Diego Staropoli tatuó a lo largo de tres años areolas mamarias a más de 1.000 mujeres que tuvieron cáncer de mama y confiaron en su trabajo para "cerrar la historia", contó el tatuador en el Día Mundial de la lucha contra esta enfermedad.

"Yo soy tatuador, no cirujano plástico. Tampoco creo que le salvo la vida a una mujer, se la salvan los médicos y la fuerza de ellas. Yo solo hago algo estético que ayuda en lo emocional", explicó Staropoli a Télam.

Desde hace poco más de tres años, el hombre de 47 años y dueño desde hace 26 de Mandinga Tattoo, tatúa de manera gratuita a mujeres que tuvieron cáncer de mama realizándoles las areolas mamarias. Este año creó la Fundación Mandinga, que además ayuda a escuelas de las provincias.

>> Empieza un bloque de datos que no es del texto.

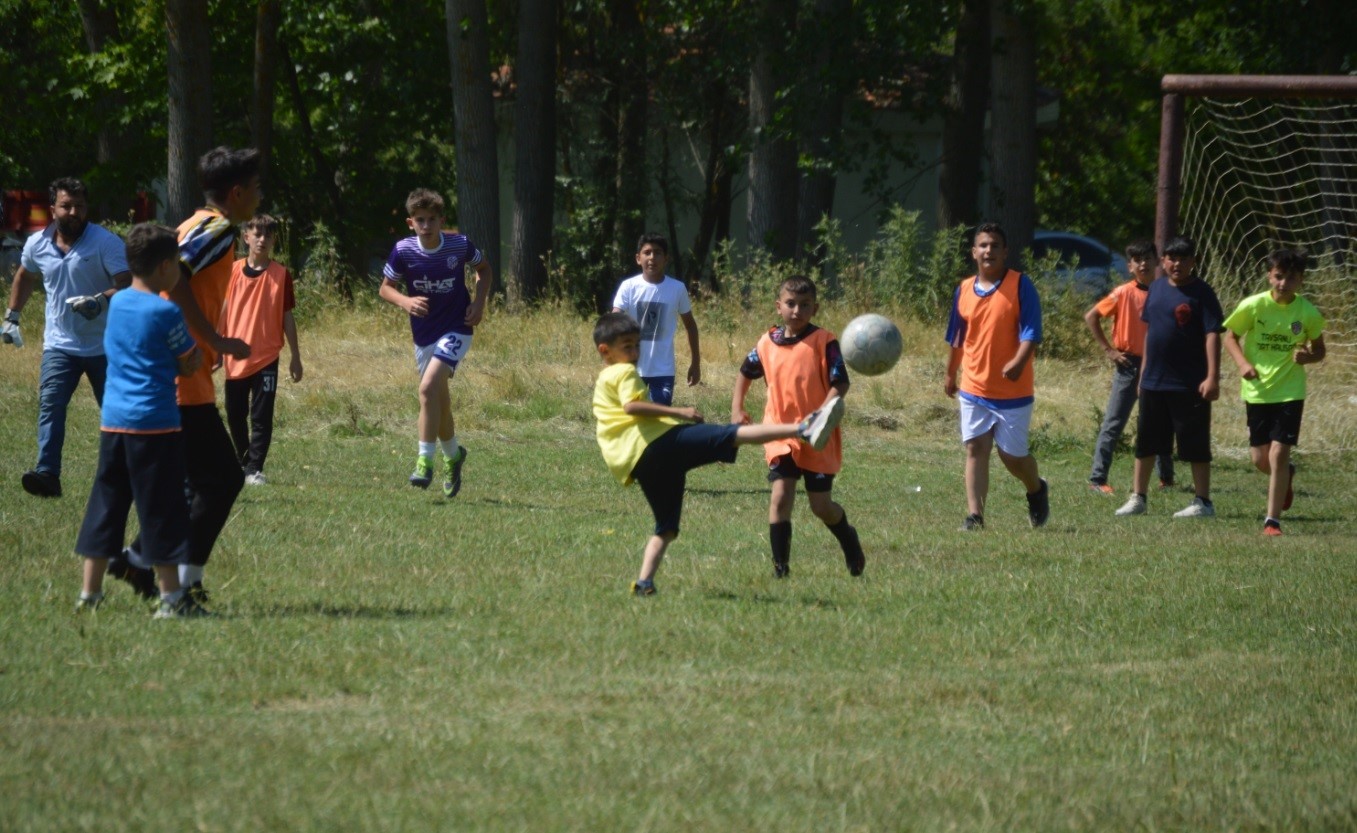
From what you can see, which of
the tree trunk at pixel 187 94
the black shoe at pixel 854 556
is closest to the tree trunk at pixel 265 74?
the tree trunk at pixel 187 94

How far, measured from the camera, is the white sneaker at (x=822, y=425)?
6926 mm

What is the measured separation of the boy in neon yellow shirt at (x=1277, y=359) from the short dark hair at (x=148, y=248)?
710 centimetres

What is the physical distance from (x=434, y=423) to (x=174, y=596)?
180 inches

Staropoli vivió de cerca el dolor de esta enfermedad ya que su abuela, su madre y su tía la tuvieron. Su padre falleció de cáncer y su hermano -quien lo ayuda a tatuar- fue diagnosticado hace unos años con un linfoma de Hodgkin.

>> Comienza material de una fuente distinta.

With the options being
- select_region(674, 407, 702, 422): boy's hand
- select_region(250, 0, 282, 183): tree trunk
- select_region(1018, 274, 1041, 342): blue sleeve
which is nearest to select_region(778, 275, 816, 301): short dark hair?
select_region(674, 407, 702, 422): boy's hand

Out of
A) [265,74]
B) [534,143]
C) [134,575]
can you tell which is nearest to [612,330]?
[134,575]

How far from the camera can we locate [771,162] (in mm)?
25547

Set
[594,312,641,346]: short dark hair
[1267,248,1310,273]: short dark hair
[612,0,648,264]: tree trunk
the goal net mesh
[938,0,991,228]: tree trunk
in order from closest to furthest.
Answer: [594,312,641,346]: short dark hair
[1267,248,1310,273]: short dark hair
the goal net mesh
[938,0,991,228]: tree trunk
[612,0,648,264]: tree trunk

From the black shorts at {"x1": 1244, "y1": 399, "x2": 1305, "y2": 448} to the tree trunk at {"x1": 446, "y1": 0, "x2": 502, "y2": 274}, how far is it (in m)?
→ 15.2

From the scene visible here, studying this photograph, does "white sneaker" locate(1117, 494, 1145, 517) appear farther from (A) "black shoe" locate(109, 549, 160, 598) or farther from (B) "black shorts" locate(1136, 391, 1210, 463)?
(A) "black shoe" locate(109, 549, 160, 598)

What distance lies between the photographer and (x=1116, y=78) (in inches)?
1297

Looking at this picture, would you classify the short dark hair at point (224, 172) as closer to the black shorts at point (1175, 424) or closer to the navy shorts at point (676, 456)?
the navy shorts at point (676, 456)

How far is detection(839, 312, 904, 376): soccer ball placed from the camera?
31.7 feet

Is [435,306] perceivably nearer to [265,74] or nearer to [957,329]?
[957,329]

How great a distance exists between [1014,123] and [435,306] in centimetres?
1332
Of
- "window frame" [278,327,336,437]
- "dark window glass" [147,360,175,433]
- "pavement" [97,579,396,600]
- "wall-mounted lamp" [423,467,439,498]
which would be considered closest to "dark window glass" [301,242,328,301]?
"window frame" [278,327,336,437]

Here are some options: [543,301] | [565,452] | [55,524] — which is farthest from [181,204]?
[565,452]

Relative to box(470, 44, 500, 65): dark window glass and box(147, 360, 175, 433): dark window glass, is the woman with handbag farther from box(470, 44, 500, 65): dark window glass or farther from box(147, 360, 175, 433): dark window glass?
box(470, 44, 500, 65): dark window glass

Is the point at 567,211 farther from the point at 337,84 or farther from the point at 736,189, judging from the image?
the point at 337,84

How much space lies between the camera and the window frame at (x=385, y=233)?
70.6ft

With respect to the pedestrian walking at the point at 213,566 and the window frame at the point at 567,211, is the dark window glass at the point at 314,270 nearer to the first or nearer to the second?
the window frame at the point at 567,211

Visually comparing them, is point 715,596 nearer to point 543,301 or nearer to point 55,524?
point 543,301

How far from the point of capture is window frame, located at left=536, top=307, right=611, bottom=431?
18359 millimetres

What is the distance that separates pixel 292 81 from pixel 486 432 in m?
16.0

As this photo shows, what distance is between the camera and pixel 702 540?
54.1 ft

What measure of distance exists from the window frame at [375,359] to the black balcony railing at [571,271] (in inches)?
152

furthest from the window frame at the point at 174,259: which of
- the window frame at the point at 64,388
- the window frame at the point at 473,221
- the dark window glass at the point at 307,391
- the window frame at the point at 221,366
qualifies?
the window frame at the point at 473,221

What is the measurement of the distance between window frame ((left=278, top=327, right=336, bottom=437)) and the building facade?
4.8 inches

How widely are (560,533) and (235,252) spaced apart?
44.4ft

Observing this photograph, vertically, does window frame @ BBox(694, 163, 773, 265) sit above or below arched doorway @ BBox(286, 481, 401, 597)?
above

"Me entero que había una persona en otro país que por la semana del cáncer de mama tatuaba gratis a las mujeres. Yo sabía que a las mujeres le extirpaban el pecho, pero no la areola, así que comencé a investigar y decidí empezar a hacerlo en el local", expresó.

El tatuador ya practicó su arte a más de 1.000 mujeres, quienes formaron "El Club de las Tetas Felices".

Lidia Lanvers, 64 años y la primera en dejarse tatuar 2015, aseguró que tardó en decidirse por miedo y el dolor que sintió al realizarse una mastectomía, una reconstrucción de la mama y luego el pezón.

Alentada por su hermana, la mujer se acercó al local de tatuajes y se animó. "Cuando me vi al espejo me cambio la vida, el autoestima se me fue allá arriba. Fue una sensación de volver a ser yo, de sentirme entera. Diego es un ángel en la tierra", confesó.

Staropoli recordó que al terminar el tatuaje de Lidia, ella se largó a llorar y él la acompañó con su propio llanto. "Había perdido a mi viejo hacía muy poco tiempo", rememoró conmovido.